■ Petikan yang Diberikan:
Penting sekali juga, kita melihat bagaimana pengajaran Yesus tentang perkawinan, perceraian, dan selibat (Bdk. Mat 19:3-12 dan Mrk 10:11-12). Ajaran Yesus ini jauh melampaui tradisi atau hukum Yahudi. Pertama, pada prinsipnya menurut Tuhan Yesus, Allah tidak menghendaki perceraian. Kedua, Yesus mengatakan apabila ada suami yang menceraikan istrinya kemudian menikah lagi, maka suami itu harus dianggap terlibat praktik perzinahan. Tentu saja, prinsip kedua ini tidak sama dengan tradisi dan hukum Yahudi yang menekankan kebebasan suami untuk menikah lagi. Di sini kita dapat menyimpulkan bahwa isu moral yang Tuhan Yesus ajarkan jauh melampaui pengajaran rabbi-rabbi Yahudi (Bdk Mat 5-7).
7.2.2.      Posisi Wanita pada Zaman  Para Rasul
Pada zaman para Rasul kedudukan wanita adalah sebagai teman sekerja dalam penginjilan. Kita bisa menyebut Priskila dan suaminya Akwila (Kis 18:2). Mereka adalah kawan sekerja Rasul Paulus. Dalam Rom 16:3-5, kita membaca bagaimana salam dari Paulus memperlihatkan kedekatan hubungan Paulus dengan mereka. Kita juga patut menyebut beberapa wanita lain yang sangat mendukung pelayanan penginjilan, seperti Eudia, Sintekhe dan  Febe.
            Sebagai kesimpulan, kita dapat mengatakan bahwa kalau dilihat dalam banyak hal maka Alkitab tidak pernah membuang apalagi merendahkan peranan wanita. Oleh karena itu, teologi feminis perlu melihat peranan wanita secara menyeluruh dan dari semua sisi kehidupan mereka, bukan hanya sisi ketidakadilannya, tetapi juga terutama bagaimana hebatnya pelayanan mereka dalam mengembangkan penginjilan yang dilakukan mulai dari zaman Tuhan Yesus sampai jamannya para Rasul. Peranan wanita ini terus berlangsung dan sangat positif disambut, bahkan dalam kehidupan gereja mula-mula.
C.      Model-model Teologi Feminis
Untuk dapat memberikan penilaian proporsional terhadap teologi feminis, terlebih dahulu kita perlu mengenal beberapa jenis teologi feminis. Teologi Feminis dibagi menjadi beberapa golongan menurut jenis teologianya, yaitu kaum feminis pembaharuan, kaum feminis emansipasi, kaum feminis radikal.

■ Untuk Dikerjakan:
A - Jawablah tiga pertanyaan berikut berdasarkan petikan tentang teologi feminis:
(i) Siapa suami Priskila?
(ii) Menurut ajaran Yesus, suami yang menceraikan istrinya lalu menikah lagi harus dianggap terlibat dalam apa?
(iii) Apa saja golongan teologi feminis yang disebutkan?
B - Tolong ulangi baris-baris dalam entri persis apa adanya, mulai dari baris yang memuat "Given the image above, locate every instance of machinery" dan terus sampai akhir entri, kedua ujungnya ikut disertakan.

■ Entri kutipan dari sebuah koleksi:
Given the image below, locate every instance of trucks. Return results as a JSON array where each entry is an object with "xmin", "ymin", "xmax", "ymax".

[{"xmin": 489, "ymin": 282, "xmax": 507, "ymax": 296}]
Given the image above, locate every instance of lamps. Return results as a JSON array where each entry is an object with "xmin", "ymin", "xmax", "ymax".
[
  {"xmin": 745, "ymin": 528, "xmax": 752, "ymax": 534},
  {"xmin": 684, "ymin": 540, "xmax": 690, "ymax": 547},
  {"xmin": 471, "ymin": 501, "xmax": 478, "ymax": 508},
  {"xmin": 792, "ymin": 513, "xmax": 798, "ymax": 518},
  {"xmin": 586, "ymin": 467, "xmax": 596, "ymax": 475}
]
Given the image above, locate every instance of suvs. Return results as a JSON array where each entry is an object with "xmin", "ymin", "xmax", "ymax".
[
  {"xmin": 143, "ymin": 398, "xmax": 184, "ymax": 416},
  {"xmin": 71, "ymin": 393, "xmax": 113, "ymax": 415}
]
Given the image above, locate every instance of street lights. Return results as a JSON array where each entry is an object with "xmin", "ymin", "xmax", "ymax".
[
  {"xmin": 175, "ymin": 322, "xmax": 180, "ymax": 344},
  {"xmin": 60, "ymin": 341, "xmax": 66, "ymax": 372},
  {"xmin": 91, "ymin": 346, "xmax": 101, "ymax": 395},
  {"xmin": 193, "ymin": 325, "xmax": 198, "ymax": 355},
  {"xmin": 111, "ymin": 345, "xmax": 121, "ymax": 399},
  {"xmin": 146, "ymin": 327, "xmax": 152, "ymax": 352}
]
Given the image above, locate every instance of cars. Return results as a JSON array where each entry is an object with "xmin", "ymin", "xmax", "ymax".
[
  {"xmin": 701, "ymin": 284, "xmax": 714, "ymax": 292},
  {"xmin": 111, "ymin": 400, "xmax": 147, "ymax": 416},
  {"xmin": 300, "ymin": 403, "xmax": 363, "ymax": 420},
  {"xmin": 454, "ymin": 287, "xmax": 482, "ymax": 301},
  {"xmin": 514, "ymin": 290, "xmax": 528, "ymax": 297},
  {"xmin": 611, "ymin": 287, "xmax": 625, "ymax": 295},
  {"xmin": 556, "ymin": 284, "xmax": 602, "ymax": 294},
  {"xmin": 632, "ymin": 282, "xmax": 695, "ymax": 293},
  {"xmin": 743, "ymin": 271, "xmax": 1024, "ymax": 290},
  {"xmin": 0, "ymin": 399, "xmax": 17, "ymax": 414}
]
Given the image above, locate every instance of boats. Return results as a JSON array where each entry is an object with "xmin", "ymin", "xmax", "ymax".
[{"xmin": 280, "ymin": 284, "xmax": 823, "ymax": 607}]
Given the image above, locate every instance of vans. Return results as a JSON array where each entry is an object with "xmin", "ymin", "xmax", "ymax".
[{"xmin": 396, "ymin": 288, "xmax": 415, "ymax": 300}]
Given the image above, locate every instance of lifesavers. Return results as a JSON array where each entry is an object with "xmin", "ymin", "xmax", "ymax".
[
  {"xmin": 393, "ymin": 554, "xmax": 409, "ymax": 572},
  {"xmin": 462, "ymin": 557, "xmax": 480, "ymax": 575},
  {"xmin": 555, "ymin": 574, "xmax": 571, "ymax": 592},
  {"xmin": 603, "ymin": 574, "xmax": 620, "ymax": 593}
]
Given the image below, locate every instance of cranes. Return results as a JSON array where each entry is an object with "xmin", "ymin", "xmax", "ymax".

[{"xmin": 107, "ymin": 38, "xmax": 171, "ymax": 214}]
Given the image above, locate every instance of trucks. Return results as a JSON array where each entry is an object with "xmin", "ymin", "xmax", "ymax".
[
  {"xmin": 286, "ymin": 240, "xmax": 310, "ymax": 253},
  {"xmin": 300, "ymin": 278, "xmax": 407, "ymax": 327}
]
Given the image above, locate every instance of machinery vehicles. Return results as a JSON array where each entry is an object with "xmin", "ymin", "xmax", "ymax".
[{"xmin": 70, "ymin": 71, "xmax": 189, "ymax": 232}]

■ Jawaban Tiap Tugas:
A -
(i) Akwila.
(ii) Praktik perzinahan.
(iii) Kaum feminis pembaharuan, kaum feminis emansipasi, dan kaum feminis radikal.

B -
Given the image above, locate every instance of machinery vehicles. Return results as a JSON array where each entry is an object with "xmin", "ymin", "xmax", "ymax".
[{"xmin": 70, "ymin": 71, "xmax": 189, "ymax": 232}]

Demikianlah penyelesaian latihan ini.